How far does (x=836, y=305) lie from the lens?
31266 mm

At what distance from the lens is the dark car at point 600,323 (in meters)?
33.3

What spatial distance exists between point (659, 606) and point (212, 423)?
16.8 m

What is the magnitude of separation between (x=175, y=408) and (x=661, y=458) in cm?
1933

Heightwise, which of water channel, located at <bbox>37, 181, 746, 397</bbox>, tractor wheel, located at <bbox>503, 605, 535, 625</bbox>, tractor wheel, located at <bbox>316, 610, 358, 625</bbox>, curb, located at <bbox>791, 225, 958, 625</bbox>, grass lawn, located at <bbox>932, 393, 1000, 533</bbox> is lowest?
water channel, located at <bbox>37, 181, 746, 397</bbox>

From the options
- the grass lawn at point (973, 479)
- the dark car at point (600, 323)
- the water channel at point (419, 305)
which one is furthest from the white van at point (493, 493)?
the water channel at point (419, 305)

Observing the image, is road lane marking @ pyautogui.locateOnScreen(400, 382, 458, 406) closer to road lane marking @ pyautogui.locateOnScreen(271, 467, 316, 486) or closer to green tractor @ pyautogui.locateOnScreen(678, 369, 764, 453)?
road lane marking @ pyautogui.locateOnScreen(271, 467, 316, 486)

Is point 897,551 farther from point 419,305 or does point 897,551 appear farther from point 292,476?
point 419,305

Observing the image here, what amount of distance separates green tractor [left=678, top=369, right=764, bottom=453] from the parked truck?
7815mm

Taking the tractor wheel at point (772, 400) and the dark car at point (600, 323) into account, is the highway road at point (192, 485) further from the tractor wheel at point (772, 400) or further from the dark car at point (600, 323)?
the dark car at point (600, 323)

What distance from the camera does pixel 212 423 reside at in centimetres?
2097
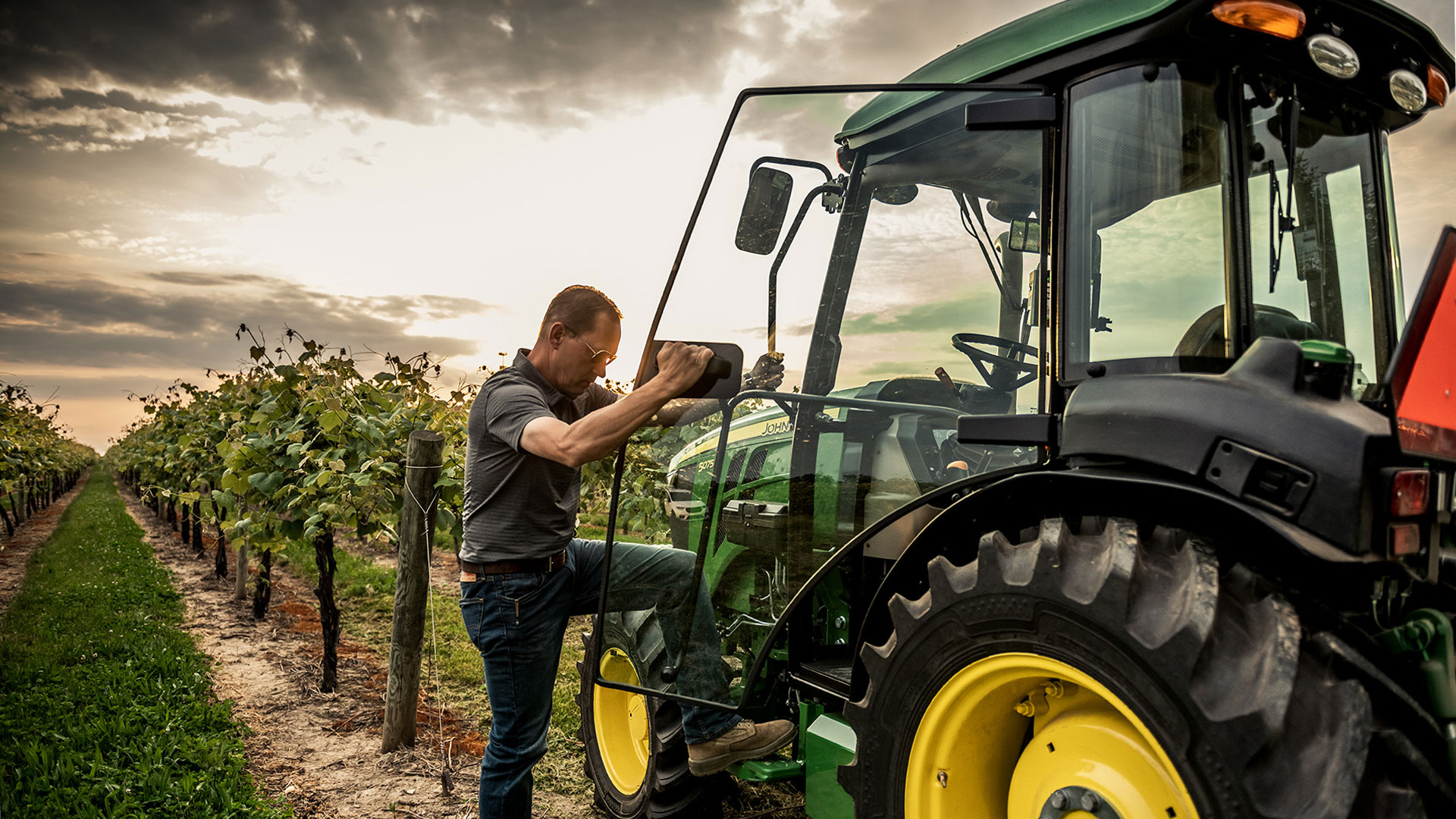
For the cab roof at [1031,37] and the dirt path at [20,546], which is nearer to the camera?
the cab roof at [1031,37]

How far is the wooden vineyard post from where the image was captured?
485cm

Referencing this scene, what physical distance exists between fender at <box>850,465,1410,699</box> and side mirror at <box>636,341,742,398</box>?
79 centimetres

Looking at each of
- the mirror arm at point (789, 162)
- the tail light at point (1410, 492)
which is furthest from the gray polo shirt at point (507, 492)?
the tail light at point (1410, 492)

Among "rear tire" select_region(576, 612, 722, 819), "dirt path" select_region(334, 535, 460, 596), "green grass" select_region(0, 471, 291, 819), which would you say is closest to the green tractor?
"rear tire" select_region(576, 612, 722, 819)

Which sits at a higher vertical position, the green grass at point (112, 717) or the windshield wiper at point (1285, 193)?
the windshield wiper at point (1285, 193)

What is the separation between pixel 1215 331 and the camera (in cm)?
186

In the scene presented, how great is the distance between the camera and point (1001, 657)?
185cm

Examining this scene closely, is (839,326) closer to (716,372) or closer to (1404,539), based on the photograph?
(716,372)

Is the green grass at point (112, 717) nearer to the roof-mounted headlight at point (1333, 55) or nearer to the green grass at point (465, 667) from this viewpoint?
the green grass at point (465, 667)

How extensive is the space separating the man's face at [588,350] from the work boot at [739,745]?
4.47 ft

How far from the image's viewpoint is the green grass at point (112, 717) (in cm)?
393

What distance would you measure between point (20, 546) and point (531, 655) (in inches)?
710

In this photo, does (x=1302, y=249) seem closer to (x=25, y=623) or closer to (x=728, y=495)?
(x=728, y=495)

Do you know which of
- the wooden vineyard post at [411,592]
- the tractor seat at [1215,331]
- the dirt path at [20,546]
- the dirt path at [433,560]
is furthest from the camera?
the dirt path at [20,546]
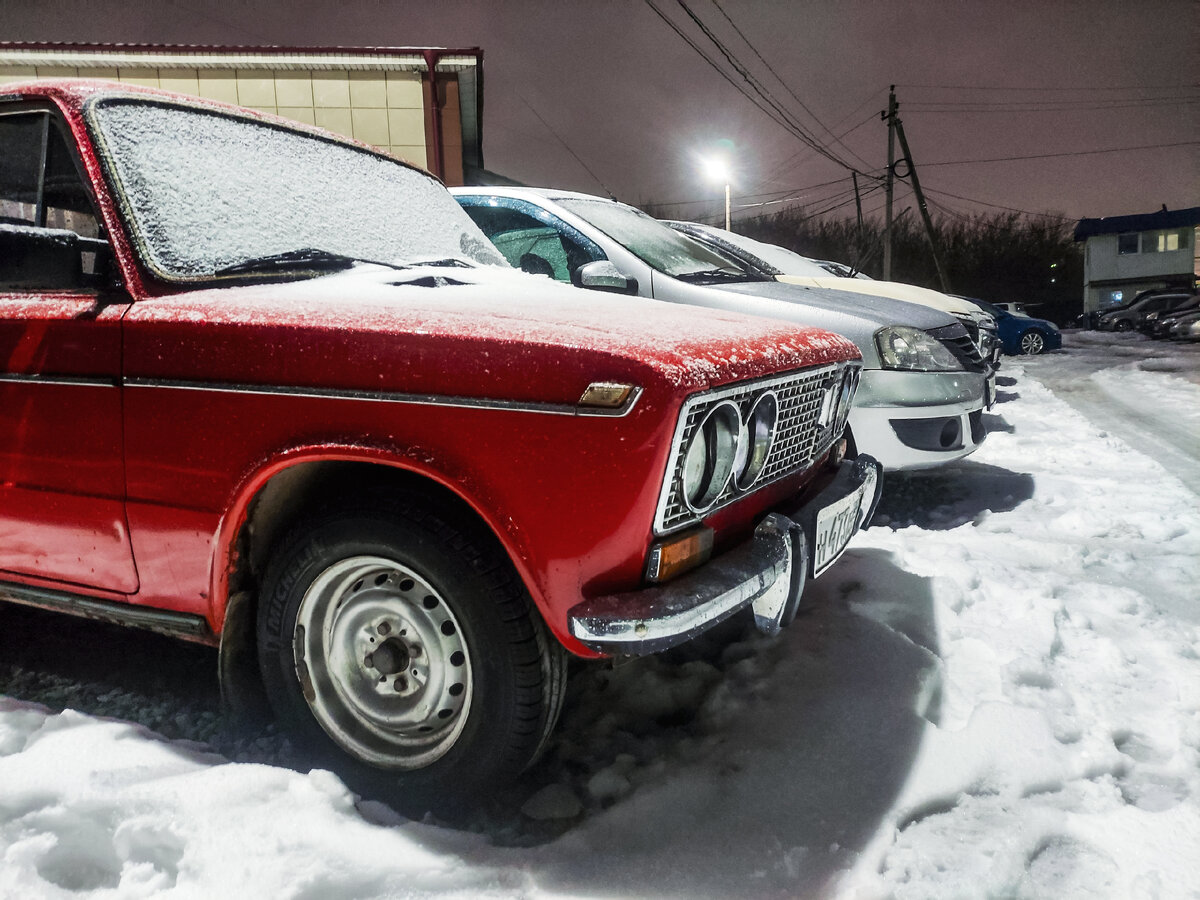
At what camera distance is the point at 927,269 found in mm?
58406

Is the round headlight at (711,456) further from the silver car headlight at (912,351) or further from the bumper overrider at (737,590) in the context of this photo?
the silver car headlight at (912,351)

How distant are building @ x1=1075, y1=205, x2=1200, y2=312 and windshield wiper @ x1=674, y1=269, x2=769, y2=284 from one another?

▸ SET EXERCISE
Rewrite everything from the line containing "At what camera" down to the end of the entries, swapping "round headlight" for "front headlight" and leaving the rest as it is.

▸ EXPECTED OUTPUT
At what camera distance is the point at 927,269 found in mm?
58406

Is the front headlight at (711,456) further from the silver car headlight at (912,351) or further from the bumper overrider at (737,590) in the context of this photo?
the silver car headlight at (912,351)

How distant are building @ x1=1075, y1=205, x2=1200, y2=312 and windshield wiper @ x1=674, y1=269, x2=769, y2=284 from one another?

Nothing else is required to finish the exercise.